Former Treasury aide Mr Rosenfield had been brought in to No 10 at the beginning of last year to steady the ship following the double resignation months earlier of Dominic Cummings, the former de facto chief of staff, and Lee Cain, the ex-communications director.

It comes as Mr Johnson faces a growing mutiny on his own back benches, with three Conservative MPs confirming this week they had submitted letters of no confidence in his leadership.

On Thursday, he was also rebuked for his remarks about Labour leader Sir Keir by his own Chancellor.

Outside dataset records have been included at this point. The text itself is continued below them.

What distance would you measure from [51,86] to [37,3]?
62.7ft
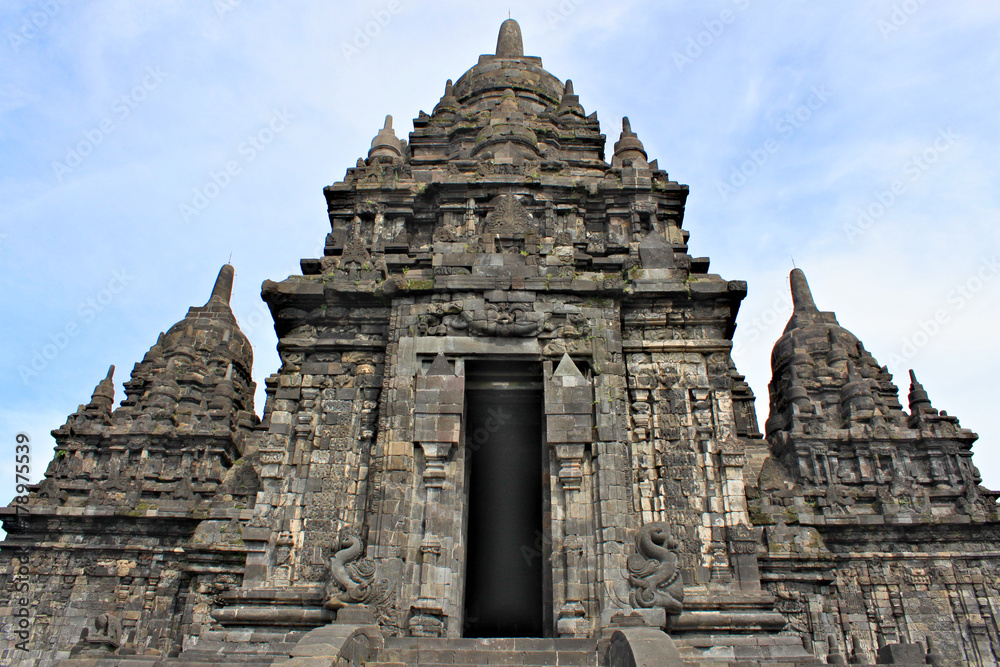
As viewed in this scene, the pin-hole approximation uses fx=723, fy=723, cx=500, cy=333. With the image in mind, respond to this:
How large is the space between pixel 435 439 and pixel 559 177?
8.54 meters

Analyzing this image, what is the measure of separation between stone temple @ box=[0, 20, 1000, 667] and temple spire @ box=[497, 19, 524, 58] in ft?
2.69

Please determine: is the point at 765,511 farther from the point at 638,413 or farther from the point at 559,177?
the point at 559,177

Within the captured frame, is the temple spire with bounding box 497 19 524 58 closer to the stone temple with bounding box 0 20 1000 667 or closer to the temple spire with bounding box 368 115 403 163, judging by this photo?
the stone temple with bounding box 0 20 1000 667

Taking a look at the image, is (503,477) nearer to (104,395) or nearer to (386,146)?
(386,146)

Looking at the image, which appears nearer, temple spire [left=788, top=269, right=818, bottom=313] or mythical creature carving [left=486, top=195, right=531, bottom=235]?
mythical creature carving [left=486, top=195, right=531, bottom=235]

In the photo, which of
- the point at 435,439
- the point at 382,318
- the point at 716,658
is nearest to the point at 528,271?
the point at 382,318

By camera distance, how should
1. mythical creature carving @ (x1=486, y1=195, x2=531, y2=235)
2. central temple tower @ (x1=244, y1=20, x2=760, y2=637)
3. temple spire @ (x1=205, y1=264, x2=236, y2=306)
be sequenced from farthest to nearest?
temple spire @ (x1=205, y1=264, x2=236, y2=306) → mythical creature carving @ (x1=486, y1=195, x2=531, y2=235) → central temple tower @ (x1=244, y1=20, x2=760, y2=637)

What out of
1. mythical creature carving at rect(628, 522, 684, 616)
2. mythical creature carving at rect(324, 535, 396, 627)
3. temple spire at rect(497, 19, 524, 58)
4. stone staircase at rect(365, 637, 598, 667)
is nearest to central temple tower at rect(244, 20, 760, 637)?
mythical creature carving at rect(324, 535, 396, 627)

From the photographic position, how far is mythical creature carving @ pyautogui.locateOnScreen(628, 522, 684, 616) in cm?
1090

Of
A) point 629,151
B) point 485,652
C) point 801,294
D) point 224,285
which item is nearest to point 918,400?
point 801,294

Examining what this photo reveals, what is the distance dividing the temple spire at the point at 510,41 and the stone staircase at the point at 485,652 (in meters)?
21.9

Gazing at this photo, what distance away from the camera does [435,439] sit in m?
12.3

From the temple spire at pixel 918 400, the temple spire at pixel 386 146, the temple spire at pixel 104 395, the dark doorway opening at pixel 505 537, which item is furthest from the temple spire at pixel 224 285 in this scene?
the temple spire at pixel 918 400

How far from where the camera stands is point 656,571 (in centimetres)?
1112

In a live broadcast on the cost-of-living crisis, Rishi Sunak praised Ms Mirza as a “valued colleague” and criticised the Prime Minister’s Savile remarks, saying: “I wouldn’t have said it.”

Mr Johnson backtracked on the debunked claim that the Labour leader failed to prosecute Savile while he was the director of public prosecutions.

But Ms Mirza, who first advised Mr Johnson as London mayor more than a decade ago, said she was quitting after he stopped short of giving the apology she demanded.

In a letter seen by The Spectator magazine, Ms Mirza is said to have told her former boss “it was an inappropriate and partisan reference to a horrendous case of child sex abuse” and accused him making “misleading” claims.

Mr Johnson, who once praised Ms Mirza as a “brilliant thinker” and listed her as one of the five women who had influenced and inspired him the most, denied his Savile smear was inappropriate.

But he told Channel 5 News: “I’m sorry to lose Munira, she’s done an outstanding job, she’s been a wonderful colleague for a long time.”

Tory MP Andrew Griffith has been appointed to fill her role.